Eli's sons are "wicked men" who have "no regard for the Lord." Among other things, the priests have started taking an excessive commission in meat from sacrifices. This sort of price gouging was a "very great" sin, 1 Samuel tells us. What's probably worse, however, is that they are having sex with the female interns who "serve at the entrance" to the tabernacle. Eli discovers one of them in the act and is most irate.

Meanwhile, Samuel has helped minister for them and "grows up in the presence of the Lord," even though he's an Ephraimite. This, too, tells us that the Aaronite priesthood has fallen, since the Levites have let outsiders perform religious duties. He's more righteous than they are.

Eventually, an anonymous prophet foretells the complete doom of the Aaronite high priesthood. He appears to Eli and declares that God has had enough with the priests. He will only honour those who honour him. Eli's sons are going to die - on the same day, no less - and a new "faithful priest" will be appointed directly by God.

So what's the priesthood for? When the new high priest is appointed, God claims, the remnants of the old priesthood will come before him and ask for jobs so that they "can have food to eat."

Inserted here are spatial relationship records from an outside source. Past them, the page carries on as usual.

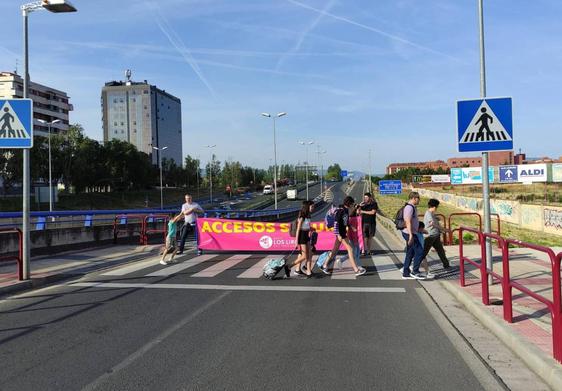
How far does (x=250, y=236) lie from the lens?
15422mm

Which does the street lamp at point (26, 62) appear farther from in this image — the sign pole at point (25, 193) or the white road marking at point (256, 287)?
the white road marking at point (256, 287)

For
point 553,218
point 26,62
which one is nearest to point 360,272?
point 26,62

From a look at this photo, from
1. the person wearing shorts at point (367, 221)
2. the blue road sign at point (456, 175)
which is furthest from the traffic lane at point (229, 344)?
the blue road sign at point (456, 175)

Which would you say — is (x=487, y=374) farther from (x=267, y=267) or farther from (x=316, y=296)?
(x=267, y=267)

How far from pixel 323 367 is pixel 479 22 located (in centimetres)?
765

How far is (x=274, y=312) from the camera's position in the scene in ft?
25.3

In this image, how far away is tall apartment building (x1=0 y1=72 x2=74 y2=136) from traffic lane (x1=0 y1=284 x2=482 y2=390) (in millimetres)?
112100

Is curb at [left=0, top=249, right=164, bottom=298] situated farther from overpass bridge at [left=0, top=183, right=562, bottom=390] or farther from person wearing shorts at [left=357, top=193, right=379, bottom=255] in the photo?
person wearing shorts at [left=357, top=193, right=379, bottom=255]

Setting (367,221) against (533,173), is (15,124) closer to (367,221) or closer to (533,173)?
(367,221)

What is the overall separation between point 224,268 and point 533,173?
87.0 m

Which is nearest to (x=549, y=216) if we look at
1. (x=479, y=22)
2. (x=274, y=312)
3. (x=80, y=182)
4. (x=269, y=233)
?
(x=269, y=233)

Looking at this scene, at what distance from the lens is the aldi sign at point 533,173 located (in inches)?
3386

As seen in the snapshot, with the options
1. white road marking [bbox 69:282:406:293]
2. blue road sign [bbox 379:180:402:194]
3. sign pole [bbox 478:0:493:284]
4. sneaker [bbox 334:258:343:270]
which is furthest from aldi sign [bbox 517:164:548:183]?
white road marking [bbox 69:282:406:293]

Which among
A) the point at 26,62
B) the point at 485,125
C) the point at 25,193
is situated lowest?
the point at 25,193
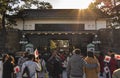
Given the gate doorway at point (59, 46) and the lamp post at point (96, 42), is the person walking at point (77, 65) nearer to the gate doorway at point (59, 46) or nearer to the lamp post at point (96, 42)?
the lamp post at point (96, 42)

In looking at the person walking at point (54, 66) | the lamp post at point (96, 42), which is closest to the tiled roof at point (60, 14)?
the lamp post at point (96, 42)

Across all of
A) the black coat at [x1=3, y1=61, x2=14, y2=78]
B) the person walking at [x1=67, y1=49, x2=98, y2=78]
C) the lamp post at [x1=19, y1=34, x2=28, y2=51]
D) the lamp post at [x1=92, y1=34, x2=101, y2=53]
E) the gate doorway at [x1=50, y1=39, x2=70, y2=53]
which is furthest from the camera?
the gate doorway at [x1=50, y1=39, x2=70, y2=53]

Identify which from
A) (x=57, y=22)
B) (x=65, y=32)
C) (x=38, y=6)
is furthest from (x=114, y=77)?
(x=38, y=6)

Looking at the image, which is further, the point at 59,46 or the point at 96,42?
the point at 59,46

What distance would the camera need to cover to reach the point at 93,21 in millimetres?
37969

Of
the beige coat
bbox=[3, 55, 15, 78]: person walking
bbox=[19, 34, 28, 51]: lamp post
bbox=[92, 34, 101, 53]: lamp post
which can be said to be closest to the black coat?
bbox=[3, 55, 15, 78]: person walking

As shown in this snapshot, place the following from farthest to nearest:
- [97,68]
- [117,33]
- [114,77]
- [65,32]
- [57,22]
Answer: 1. [57,22]
2. [65,32]
3. [117,33]
4. [97,68]
5. [114,77]

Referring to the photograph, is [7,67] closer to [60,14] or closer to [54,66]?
[54,66]

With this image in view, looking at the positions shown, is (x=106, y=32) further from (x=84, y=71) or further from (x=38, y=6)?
(x=84, y=71)

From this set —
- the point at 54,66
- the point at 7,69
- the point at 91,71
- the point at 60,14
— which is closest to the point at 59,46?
the point at 60,14

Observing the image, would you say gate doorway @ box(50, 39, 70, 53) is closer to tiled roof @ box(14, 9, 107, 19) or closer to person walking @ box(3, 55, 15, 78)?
tiled roof @ box(14, 9, 107, 19)

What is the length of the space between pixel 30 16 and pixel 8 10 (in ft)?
22.9

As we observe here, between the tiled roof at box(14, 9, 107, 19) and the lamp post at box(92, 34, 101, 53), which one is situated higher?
the tiled roof at box(14, 9, 107, 19)

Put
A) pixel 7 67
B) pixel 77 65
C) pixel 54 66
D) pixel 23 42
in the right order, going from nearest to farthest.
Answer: pixel 77 65
pixel 7 67
pixel 54 66
pixel 23 42
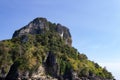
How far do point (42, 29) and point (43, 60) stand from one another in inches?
1305

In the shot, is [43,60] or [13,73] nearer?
[13,73]

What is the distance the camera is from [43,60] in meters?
140

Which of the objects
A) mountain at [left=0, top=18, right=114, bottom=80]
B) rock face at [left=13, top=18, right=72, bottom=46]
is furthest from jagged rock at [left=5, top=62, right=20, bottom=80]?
rock face at [left=13, top=18, right=72, bottom=46]

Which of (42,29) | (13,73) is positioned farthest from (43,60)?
(42,29)

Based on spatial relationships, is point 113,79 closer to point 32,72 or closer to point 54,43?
point 54,43

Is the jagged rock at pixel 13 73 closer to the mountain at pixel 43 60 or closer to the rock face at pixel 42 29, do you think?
the mountain at pixel 43 60

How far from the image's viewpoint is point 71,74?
139125mm

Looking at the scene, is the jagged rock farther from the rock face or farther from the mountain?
the rock face

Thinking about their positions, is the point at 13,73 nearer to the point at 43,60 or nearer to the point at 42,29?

In due course, God appoints Samuel to be the new high priest, even though he isn't even a Levite. Eli is old and nearly blind. God calls Samuel, but in what must be a deliberately humorous passage, Samuel initially mistakes the calling for the voice of Eli. The third time he makes this mistake, Eli concludes that it must be God. God prophecies that Eli's entire house will be shamed for what they have done to the priesthood. A reluctant Samuel tells this to Eli, who seems unhappy but lets Samuel step forward as the new prophet of God.

Despite the pro-priesthood clauses of Leviticus and Numbers, much of the Bible has continued to be notably skeptical of the professionally and genealogically religious (which, among other reasons, is why I expressed surprise when God supposedly established an inherited priesthood under Aaron during those books back in the Torah). It looks like we're going to continue the skeptical trend, with a certain cynical tinge: priests assuming that praying women are drunk, pastors' kids hooking up in the sanctuary, God choosing an outsider as his new prophet, and so on. I don't remember most of the Samuel books being about the priesthood, so presumably this also serves as a quick way to get the priests out of the way so we can focus on the prophets again.